Last week Debbie Sadd and Richard Shipway hosted events as part of the Economic and Social Research Council’s (ESRC) Festival of Social Science.

For Debbie’s event she invited pupils from three Dorset schools to come and debate the legacy of the London 2012: Olympics.

The students from Poole Grammar School, Budmouth College and Brockenhurst College visited Bournemouth University on Monday, and used a digital interactive tool to vote on questions including whether they believe the London 2012 Olympic Games were worth it, and if they think the Games will increase participation in sports.

They then heard presentations about the London 2012 Olympic Games and their potential legacy from speakers including Nigel Reed, from the Weymouth and Portland Chamber of Commerce – where Olympic sailing events took place – who spoke about the costs and benefits of the Games to the town.

Ian Jones, Community, Culture and Sport Manager at BU, told the pupils that the Olympics had led to a cycling club being established at the university with more than 250 active members, while BU graduate James Lee – who now works for GB Rowing – said more women had been inspired to take up the sport.

But they also heard that major sports events do not generally lead to an increase in sports participation, and different sporting governing bodies were now competing for extra funding.

The pupils then voted again, to see if their opinions of the Games had been altered by what they had heard.

Teacher Jo Ray had brought her AS Level PE Group from Budmouth College, in Weymouth.

She said that the event had been particularly useful as Olympic history and legacy is part of the A Level syllabus.

She said: “Everything we have heard is really key as part of the syllabus.
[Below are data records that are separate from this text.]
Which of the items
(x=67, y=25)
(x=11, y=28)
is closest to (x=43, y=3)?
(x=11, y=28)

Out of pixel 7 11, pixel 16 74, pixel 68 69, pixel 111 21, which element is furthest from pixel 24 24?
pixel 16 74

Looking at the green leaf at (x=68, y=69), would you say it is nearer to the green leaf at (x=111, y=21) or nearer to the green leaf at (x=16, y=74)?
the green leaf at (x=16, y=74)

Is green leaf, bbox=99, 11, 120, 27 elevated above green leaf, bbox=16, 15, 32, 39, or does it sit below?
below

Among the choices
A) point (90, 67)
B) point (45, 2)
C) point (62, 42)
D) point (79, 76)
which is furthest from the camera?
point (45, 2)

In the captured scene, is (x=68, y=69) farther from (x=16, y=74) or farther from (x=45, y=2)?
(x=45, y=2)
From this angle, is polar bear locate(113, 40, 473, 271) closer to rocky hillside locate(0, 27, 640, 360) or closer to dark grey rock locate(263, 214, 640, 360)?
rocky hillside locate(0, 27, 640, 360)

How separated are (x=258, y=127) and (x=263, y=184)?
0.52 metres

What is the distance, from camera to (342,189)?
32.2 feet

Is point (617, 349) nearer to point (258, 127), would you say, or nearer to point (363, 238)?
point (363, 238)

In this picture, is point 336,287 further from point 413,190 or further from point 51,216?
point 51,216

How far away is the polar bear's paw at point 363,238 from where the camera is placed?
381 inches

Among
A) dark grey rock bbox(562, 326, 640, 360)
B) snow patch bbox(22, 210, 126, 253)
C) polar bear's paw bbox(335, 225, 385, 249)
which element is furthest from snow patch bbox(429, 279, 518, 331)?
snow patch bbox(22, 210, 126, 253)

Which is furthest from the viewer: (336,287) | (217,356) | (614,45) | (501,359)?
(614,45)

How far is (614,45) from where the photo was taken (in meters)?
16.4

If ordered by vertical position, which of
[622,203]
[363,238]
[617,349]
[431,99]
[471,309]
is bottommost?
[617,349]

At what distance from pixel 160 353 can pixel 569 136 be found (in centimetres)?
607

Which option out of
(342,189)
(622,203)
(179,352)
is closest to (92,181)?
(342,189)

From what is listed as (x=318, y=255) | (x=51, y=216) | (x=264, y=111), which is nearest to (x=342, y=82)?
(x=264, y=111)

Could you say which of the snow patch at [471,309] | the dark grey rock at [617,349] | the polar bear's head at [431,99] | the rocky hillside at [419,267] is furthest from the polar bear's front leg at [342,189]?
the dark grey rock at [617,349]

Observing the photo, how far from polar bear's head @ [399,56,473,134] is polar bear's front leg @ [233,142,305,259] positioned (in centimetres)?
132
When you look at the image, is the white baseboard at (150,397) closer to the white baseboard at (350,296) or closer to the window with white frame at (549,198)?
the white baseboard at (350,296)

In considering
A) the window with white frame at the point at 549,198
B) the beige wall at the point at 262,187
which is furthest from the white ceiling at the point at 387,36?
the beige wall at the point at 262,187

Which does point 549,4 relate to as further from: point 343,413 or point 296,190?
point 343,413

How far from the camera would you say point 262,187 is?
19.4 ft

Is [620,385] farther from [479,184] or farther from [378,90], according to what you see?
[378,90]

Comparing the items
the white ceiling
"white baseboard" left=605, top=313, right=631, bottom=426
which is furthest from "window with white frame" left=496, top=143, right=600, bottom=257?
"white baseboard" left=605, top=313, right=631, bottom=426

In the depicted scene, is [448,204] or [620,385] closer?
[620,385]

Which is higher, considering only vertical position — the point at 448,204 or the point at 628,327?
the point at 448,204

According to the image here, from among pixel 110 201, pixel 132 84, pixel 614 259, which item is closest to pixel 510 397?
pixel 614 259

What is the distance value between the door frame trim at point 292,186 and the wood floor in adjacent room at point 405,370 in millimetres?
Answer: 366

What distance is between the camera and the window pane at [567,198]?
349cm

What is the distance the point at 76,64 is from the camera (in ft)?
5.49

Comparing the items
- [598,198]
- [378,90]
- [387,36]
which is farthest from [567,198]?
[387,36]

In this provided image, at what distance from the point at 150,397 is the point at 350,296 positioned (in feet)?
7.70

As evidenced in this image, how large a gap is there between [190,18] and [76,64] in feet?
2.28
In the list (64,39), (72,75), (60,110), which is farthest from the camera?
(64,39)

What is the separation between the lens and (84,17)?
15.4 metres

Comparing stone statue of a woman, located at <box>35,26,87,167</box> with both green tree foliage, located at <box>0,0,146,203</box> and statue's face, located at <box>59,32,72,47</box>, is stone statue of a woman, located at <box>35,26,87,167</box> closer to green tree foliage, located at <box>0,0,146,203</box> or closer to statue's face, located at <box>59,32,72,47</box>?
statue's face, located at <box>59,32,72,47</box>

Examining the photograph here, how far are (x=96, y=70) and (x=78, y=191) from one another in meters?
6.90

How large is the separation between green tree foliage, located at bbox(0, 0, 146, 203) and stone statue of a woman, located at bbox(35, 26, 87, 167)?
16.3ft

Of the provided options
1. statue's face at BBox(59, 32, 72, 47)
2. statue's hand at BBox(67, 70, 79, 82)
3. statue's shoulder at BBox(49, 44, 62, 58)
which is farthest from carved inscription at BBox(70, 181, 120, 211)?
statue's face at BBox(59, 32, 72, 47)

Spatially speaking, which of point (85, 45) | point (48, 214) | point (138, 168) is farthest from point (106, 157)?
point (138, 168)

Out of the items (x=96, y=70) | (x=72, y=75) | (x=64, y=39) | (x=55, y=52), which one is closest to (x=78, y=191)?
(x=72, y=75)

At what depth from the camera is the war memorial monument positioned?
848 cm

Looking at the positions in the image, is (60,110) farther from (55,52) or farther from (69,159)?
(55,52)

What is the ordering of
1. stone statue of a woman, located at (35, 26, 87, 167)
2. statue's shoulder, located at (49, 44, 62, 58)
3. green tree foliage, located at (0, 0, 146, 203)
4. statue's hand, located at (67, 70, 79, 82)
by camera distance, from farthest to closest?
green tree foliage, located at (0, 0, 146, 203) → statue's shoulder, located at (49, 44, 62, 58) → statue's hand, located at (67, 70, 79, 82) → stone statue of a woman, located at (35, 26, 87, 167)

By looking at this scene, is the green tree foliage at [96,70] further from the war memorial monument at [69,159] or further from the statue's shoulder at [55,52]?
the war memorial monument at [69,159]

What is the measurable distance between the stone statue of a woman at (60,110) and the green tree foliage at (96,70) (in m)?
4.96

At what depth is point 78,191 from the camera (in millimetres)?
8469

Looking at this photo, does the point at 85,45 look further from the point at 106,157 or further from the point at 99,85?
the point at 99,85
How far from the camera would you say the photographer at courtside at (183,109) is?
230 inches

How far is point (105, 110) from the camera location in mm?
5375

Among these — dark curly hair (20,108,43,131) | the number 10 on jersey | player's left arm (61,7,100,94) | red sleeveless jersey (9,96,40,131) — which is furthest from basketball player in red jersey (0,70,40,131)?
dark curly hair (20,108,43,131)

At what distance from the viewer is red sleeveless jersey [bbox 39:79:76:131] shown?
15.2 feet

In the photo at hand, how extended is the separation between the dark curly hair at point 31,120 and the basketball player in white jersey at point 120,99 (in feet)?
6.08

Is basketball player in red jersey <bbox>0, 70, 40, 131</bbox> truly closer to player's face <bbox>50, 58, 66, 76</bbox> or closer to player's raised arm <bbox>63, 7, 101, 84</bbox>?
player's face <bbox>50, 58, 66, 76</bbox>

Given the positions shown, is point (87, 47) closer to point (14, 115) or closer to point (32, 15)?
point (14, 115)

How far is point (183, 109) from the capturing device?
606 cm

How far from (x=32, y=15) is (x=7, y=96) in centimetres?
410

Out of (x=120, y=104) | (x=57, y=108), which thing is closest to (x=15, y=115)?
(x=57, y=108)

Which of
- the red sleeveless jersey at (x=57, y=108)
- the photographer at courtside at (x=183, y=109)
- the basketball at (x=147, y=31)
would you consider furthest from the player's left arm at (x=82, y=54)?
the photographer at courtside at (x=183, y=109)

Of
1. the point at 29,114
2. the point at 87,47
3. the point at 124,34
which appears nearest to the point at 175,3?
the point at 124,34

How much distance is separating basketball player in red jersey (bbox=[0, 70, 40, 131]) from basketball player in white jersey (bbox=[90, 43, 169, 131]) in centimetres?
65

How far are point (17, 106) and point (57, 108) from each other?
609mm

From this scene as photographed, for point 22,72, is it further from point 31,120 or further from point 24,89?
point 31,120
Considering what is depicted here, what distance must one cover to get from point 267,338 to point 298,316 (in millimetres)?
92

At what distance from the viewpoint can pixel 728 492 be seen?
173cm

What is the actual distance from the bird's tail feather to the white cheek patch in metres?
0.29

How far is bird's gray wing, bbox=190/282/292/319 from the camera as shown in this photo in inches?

I personally found it really interesting and I imagine the pupils will reflect back on the event and realise they learnt a lot.”

She added: “It is a fantastic opportunity to share knowledge with the university and it’s brilliant for us to come along to an event like this.”

Debbie, who was an Olympic torchbearer when it came through Dorset, added: “What they knew before they came here was what they picked up on TV and in newspapers, but we wanted them to see it was about more than winning gold medals.

“We want them to question more in the future and read more deeply into things and think about the different sides of the stories when it is something this big.

“It will be them who are affected in the future, so we want them to be able to question and ask about what the Olympic legacy will mean for them.”

Richard Shipway’s ESRC event took place on Friday and was also about the London 2012 Olympic legacy. “Going for Gold: Leveraging Post Olympic Tourism Legacies” investigated the potential for the London Olympics to generate tourism benefits after the hosting of the Games.

The event incorporated the experiences of both academics and industry practitioners involved in the 2012 Games and other global mega events. The first session of the workshop featured key speakers including Chris Foy (Visit Britain); Philip Evans (Visit England), and Tom Jenkins from the European Tour Operators Association (ETOA).

This was followed by a second, academically grounded session featuring Professor Mike Weed (Canterbury Christchurch University); Dr Nancy Stevenson (University of Westminster) and Professor Adam Blake (Bournemouth University).  The day concluded with an audience debate on how best to leverage post-Olympic tourism legacies in the post 2012 era.

This workshop will form the basis of a proposed future agenda for research and public engagement linked to post Olympic tourism and will shortly be followed by a briefing paper that will support and inform future policy and practice linked to the tourism dimension of international sports events

Both events were a huge success and massive congratulations go to both Debbie and Richard on their events.